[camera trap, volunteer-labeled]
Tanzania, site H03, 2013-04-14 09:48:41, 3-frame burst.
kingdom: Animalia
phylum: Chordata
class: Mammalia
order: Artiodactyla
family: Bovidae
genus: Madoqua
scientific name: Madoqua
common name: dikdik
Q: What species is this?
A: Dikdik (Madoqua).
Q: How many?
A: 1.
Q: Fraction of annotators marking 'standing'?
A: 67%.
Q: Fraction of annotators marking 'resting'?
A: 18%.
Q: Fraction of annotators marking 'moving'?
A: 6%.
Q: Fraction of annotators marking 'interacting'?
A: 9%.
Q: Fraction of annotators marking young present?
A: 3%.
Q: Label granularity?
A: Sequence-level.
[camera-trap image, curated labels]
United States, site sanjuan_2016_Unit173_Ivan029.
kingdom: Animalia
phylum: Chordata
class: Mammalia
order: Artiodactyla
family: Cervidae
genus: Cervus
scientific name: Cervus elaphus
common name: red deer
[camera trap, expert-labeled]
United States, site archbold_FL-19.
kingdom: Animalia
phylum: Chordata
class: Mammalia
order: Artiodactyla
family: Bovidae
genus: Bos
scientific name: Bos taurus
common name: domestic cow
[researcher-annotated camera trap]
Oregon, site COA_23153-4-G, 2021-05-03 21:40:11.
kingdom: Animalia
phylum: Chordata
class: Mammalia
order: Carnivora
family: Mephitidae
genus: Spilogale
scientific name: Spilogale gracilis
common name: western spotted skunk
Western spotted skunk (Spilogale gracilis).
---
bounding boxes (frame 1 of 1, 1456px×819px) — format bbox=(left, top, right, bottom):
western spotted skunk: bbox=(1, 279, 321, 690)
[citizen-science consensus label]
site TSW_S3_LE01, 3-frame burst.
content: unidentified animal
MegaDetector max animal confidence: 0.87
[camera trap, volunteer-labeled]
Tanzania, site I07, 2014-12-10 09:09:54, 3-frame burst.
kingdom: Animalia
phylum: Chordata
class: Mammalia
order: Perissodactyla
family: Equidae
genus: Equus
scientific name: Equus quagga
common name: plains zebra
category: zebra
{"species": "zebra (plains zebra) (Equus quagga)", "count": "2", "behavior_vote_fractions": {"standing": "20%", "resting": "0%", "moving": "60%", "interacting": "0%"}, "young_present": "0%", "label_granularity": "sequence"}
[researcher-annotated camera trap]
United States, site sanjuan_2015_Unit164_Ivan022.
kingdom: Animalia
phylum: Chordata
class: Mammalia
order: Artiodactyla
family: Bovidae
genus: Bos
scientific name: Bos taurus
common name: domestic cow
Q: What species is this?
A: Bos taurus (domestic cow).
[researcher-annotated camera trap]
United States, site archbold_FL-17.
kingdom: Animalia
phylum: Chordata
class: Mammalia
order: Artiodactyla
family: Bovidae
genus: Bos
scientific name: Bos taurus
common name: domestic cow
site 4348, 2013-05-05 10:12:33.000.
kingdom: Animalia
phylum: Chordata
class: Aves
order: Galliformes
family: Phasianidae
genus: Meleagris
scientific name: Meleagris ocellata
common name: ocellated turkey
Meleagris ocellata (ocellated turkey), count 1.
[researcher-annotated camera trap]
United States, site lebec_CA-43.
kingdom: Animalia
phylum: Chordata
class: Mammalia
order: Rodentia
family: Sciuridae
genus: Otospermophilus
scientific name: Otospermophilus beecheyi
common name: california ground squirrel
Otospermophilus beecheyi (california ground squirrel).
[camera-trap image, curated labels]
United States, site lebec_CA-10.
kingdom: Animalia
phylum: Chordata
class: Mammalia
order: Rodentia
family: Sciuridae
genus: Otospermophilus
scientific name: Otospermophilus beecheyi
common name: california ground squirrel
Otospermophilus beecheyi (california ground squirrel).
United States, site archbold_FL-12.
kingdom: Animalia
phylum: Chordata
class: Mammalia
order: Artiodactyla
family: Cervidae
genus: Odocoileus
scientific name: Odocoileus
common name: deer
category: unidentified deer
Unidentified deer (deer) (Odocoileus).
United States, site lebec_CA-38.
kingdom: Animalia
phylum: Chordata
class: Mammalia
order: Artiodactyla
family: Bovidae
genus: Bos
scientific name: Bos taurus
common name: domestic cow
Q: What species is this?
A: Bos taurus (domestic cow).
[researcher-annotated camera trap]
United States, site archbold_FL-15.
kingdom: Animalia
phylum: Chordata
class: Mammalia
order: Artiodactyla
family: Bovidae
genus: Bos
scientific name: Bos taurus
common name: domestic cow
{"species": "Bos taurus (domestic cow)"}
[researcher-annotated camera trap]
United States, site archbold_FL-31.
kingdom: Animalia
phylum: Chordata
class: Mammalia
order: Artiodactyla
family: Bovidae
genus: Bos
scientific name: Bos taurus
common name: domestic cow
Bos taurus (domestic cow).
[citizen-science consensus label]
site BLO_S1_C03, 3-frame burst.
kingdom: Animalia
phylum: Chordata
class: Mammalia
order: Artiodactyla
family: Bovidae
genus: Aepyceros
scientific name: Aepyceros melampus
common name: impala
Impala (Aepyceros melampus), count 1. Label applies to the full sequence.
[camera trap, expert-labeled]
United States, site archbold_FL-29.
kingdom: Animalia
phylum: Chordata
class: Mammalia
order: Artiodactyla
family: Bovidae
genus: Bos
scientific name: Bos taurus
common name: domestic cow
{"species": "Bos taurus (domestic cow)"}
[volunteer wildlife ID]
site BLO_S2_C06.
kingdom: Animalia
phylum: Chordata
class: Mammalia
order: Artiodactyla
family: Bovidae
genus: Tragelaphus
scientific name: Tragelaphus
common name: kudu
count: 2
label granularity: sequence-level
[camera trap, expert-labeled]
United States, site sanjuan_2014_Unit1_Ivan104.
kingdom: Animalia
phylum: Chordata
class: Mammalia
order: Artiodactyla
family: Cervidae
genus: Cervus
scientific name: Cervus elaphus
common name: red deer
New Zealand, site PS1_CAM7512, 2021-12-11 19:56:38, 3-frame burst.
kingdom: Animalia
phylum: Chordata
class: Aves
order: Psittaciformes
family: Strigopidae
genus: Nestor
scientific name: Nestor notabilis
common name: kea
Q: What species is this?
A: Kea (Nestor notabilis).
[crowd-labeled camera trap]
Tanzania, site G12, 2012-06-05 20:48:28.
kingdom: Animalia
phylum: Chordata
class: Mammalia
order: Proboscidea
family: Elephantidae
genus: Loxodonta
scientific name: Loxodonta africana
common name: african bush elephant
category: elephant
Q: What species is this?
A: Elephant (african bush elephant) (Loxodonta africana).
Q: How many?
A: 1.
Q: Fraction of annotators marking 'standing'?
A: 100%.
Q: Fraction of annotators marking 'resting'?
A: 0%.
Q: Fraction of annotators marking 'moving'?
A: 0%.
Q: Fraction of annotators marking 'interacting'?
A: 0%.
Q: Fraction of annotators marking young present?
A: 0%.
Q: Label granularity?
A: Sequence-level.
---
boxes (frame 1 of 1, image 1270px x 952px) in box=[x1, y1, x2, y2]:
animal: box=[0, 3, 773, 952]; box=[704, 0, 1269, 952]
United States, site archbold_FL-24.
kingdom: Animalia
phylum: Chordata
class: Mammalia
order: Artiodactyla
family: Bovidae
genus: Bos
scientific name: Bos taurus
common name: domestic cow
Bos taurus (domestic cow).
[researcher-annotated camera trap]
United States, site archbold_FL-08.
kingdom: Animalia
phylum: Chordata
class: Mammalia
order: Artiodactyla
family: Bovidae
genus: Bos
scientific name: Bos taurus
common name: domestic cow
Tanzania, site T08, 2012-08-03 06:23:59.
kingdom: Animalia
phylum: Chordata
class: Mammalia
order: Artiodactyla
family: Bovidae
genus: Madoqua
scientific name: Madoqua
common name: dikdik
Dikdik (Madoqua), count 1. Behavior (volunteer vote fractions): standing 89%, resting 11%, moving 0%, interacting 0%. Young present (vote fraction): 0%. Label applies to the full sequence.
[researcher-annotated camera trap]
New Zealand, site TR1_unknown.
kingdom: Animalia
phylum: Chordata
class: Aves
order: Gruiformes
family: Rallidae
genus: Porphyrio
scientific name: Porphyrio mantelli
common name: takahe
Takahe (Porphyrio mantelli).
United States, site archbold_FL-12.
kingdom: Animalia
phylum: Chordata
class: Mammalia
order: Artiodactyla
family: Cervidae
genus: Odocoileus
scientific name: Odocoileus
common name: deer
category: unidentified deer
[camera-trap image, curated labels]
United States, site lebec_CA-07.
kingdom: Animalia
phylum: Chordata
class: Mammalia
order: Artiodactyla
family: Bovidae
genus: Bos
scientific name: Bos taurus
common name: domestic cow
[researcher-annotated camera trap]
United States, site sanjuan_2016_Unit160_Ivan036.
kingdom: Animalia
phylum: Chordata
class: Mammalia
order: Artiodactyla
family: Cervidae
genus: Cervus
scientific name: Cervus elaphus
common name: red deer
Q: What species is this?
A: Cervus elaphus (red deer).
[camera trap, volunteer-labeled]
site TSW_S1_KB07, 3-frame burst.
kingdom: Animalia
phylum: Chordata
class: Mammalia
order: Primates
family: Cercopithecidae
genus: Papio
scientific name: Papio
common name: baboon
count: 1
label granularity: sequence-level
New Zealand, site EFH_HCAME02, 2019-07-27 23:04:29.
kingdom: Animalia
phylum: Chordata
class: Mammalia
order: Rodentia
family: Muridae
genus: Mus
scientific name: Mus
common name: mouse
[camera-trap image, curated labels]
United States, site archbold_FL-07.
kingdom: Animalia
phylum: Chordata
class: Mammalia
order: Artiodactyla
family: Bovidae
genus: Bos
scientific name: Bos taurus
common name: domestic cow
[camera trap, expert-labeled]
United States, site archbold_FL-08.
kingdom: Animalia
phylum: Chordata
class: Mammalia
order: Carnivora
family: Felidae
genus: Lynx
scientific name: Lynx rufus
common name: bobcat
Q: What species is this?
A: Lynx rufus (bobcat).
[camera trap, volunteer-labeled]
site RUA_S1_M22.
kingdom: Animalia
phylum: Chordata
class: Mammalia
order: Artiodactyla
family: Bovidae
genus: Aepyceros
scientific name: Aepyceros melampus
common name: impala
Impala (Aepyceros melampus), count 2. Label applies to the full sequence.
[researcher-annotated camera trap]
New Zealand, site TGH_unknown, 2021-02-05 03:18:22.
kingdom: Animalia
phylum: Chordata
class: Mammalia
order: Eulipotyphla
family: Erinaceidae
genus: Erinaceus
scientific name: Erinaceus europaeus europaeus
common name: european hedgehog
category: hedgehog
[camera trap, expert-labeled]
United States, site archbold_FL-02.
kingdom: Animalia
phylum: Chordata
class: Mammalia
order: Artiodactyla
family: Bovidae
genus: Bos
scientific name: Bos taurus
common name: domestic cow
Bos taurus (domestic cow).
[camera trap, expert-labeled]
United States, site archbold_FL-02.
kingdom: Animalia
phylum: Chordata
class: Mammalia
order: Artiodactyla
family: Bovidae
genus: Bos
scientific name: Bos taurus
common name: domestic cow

## [Activity]
Go through the listing above and locate each line that holds the word "Equus". Copy those lines.

## [Solution for this task]
genus: Equus
scientific name: Equus quagga
{"species": "zebra (plains zebra) (Equus quagga)", "count": "2", "behavior_vote_fractions": {"standing": "20%", "resting": "0%", "moving": "60%", "interacting": "0%"}, "young_present": "0%", "label_granularity": "sequence"}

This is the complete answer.